Puedes estar prometiendo cosas toda tu vida y no es nada malo. Sin embargo, si todo lo que prometes se queda en sólo promesas, llegará el momento en el que nadie le dará valor a tus palabras.
Siempre existe posibilidades de que a lo largo de tu vida te encuentres con personas que te deseen lo mejor, pero siempre y cuando lo mejor no sea mejor que lo de ellos
¿Para qué querer enemigas cuando tengo amigas tan falsas como tú? No te deseo nada malo bonita, tan solo te deseo aquello que te mereces. ¡Un beso tan falso como lo es tu amistad!
Lo que más me gusta de cuando sonríes es que sé que esa sonrisa es forzada, me gusta saber que eres falsa y aún así sigues pensando que no soy consciente de ello.

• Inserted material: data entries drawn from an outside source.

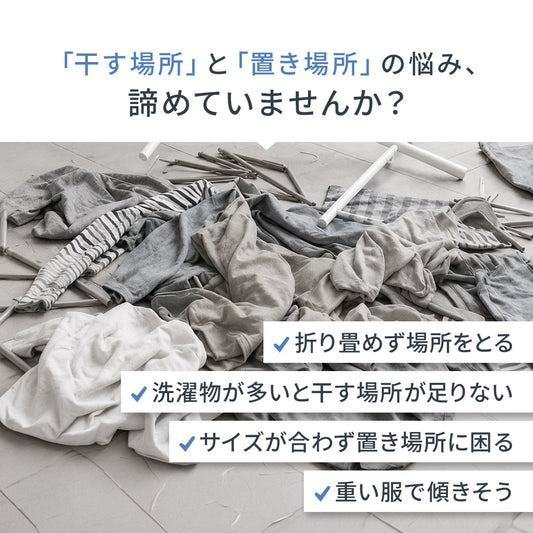 【幅104〜180cm無段階伸縮】 室内物干し 折り畳み 洗濯物干し 部屋干し 洗濯物室内干し 布団干し 洗濯干し コンパクトに収納 組み立て簡単 使用時：約W180×D25×H160cm ホワイト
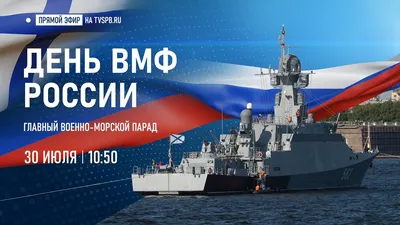 День ВМФ во Владивостоке отметят парадным строем боевых кораблей  (программа) - PrimaMedia.ru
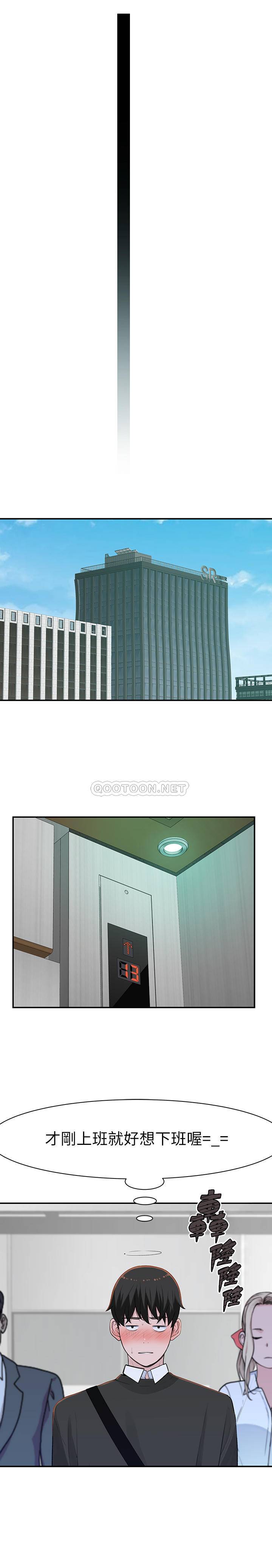 [韩国漫画] 我们的特殊关系 爱情,巨乳大奶#[35P]-32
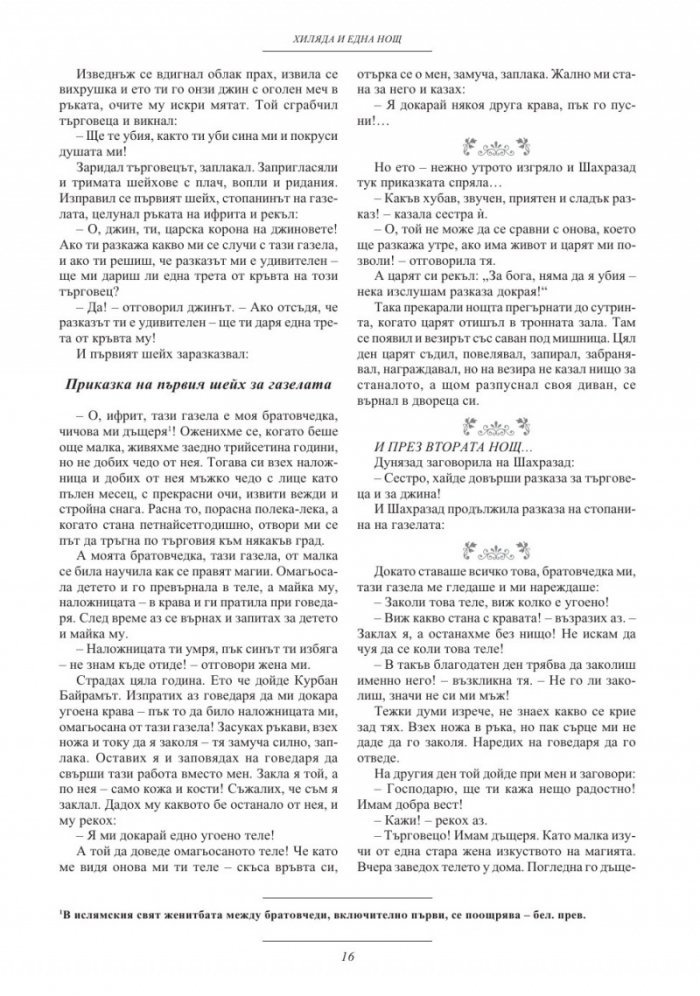 Хиляда и една нощ/ тв.к.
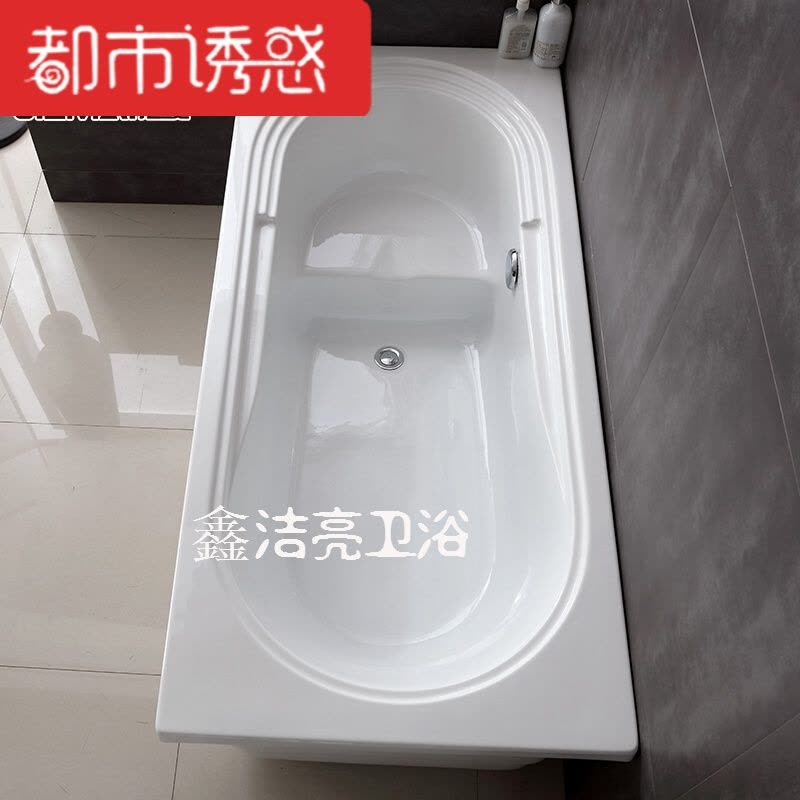 亚克力独立坐泡式浴缸可嵌入式卫生间家用加厚浴盆1.6米 浴缸JM1601 ≈1.6M都市诱惑图片
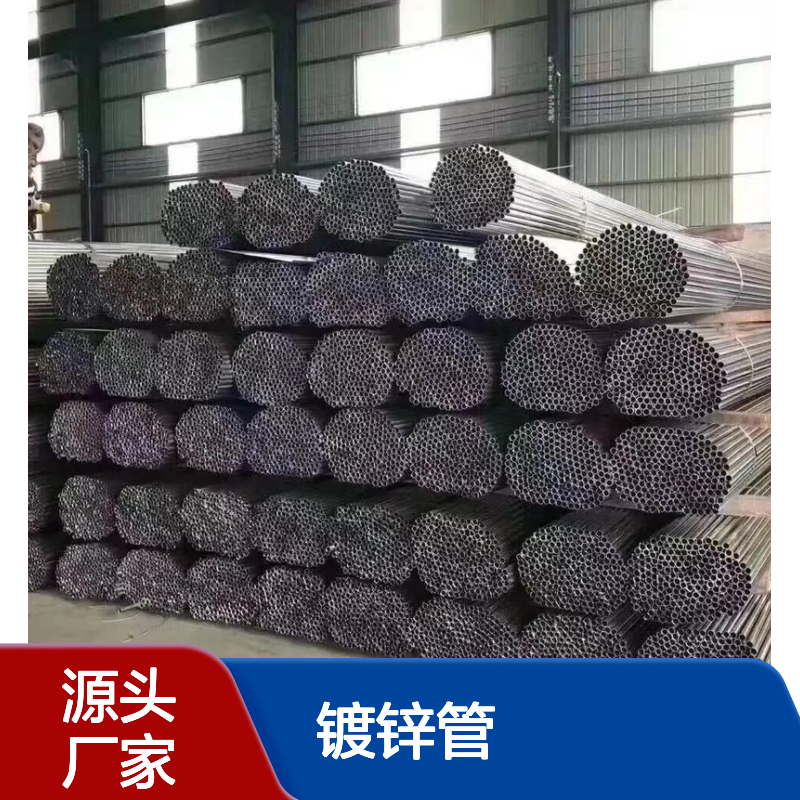 1.2寸DN50镀锌管 Q235B材质 电力穿线专用 重量相对轻便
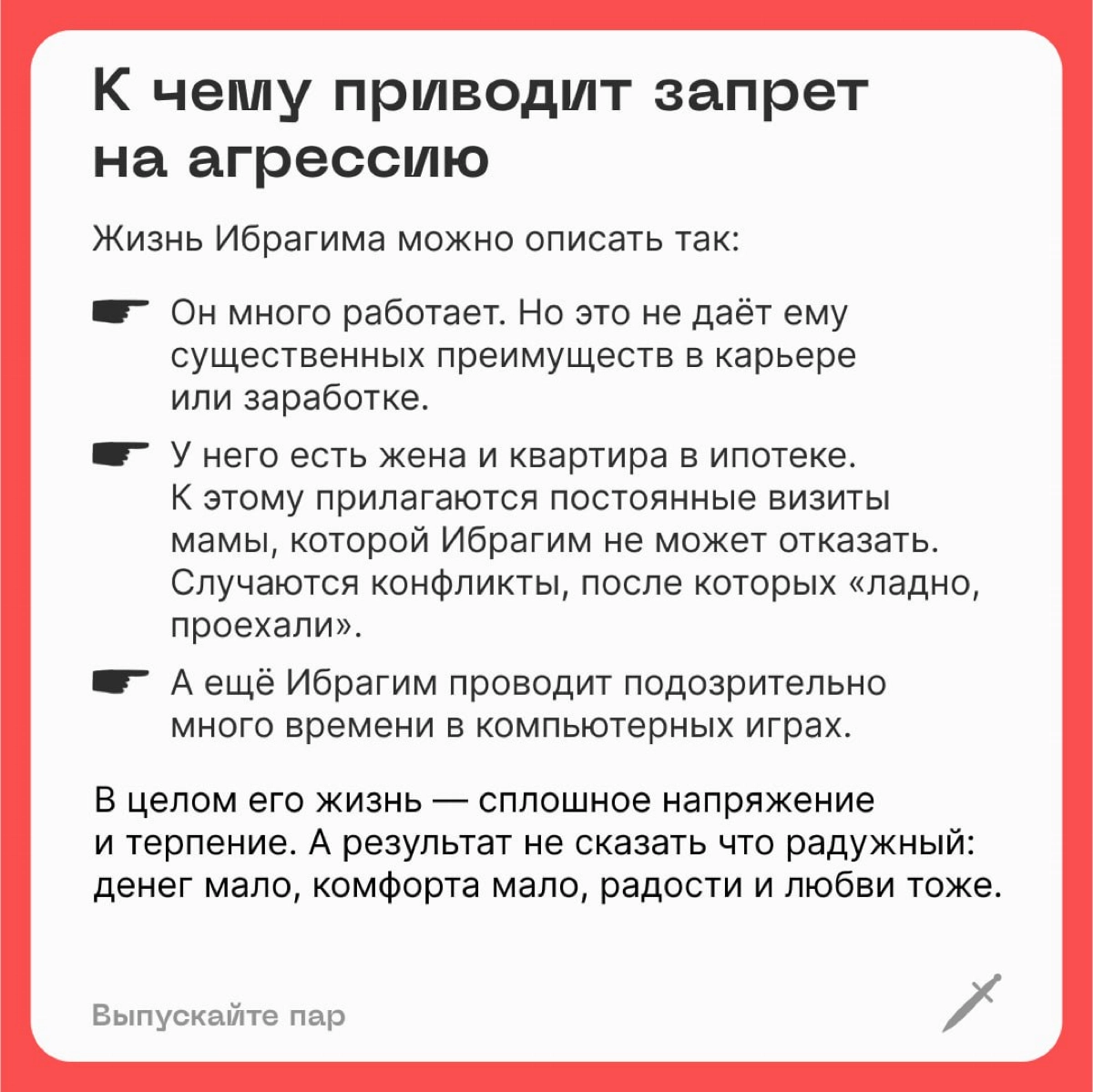 🗡 Не давайте себе выкипать. Выпускайте пар, живите счастливо и не бойтесь осадить зарвавшихся уродов. | Сетка — социальная сеть от hh.ru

¿Vengarme de ti? Tengo presente que con mi indiferencia ya sufres bastante, que el verme feliz te está matando. ¿Para qué perder el tiempo con algo insignificante?

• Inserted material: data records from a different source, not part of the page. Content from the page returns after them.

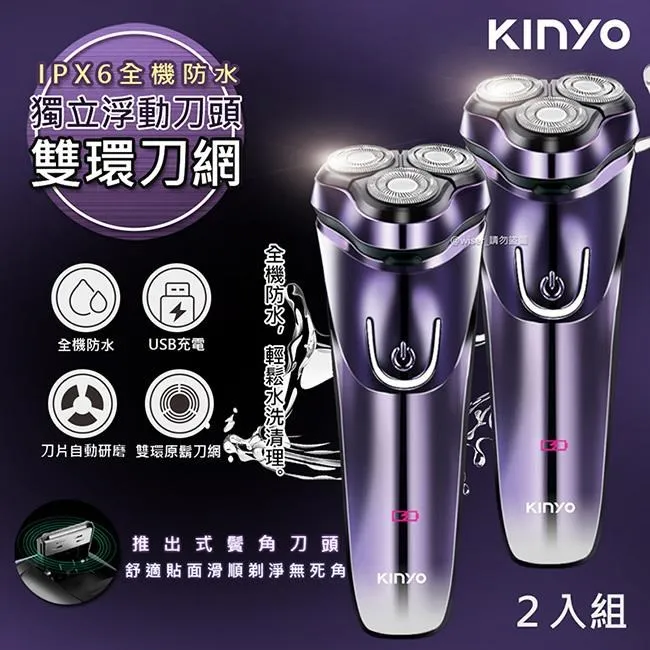 (2入組)【KINYO】充電式行動風扇/夾扇/DC扇(UF-168)涼風跟著走 歷史價格詳細信息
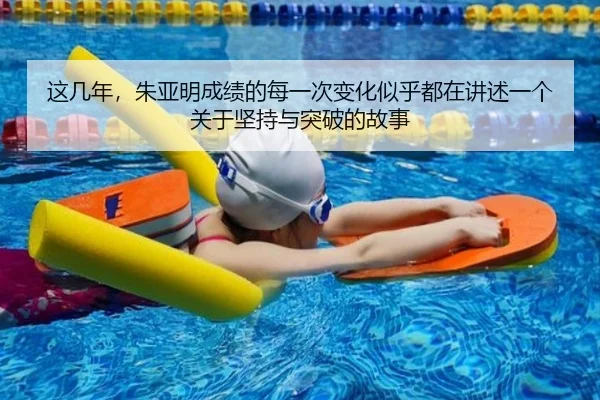 这几年，朱亚明成绩的每一次变化似乎都在讲述一个关于坚持与突破的故事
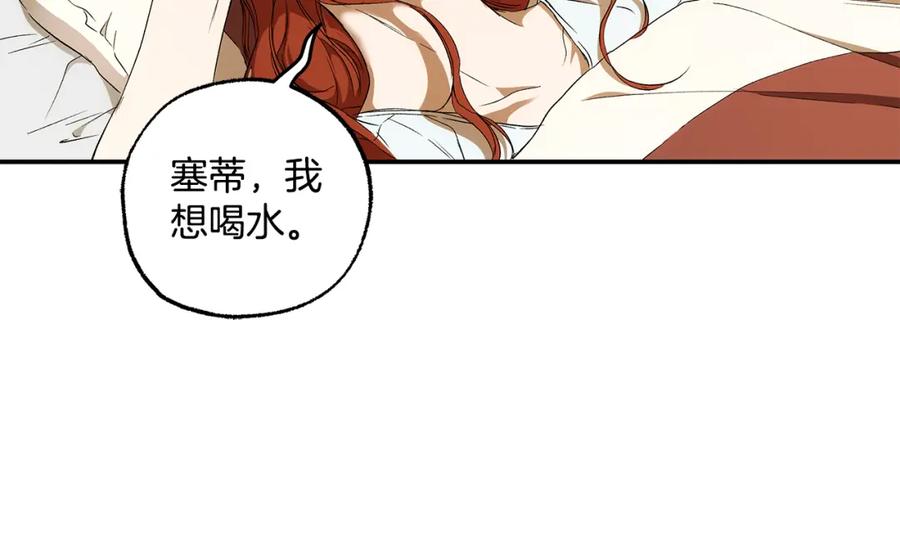 一切都是错觉 第88话 悔婚书 第55页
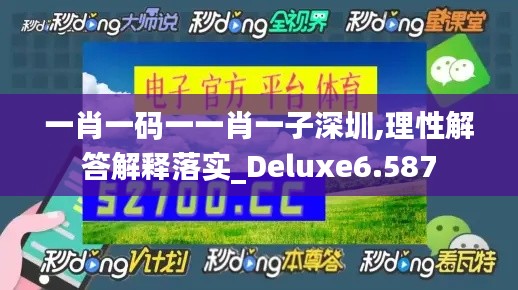 一肖一码一一肖一子深圳,理性解答解释落实_Deluxe6.587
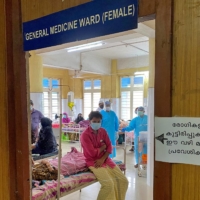 A COVID-19 ward at a hospital in Manjeri in India\'s Kerala state | REUTERS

Ocurre que cuando te veo por la calle o redes sociales me sorprendo al pensar que un día llegaste a ser mi amiga y me sorprendo al pensar que pude confiar en ti.
El ser humano peca de no saber diferenciar entre las personas verdaderas de las falsas, así que cuidemos a las amigas de verdad y no perdamos el tiempo.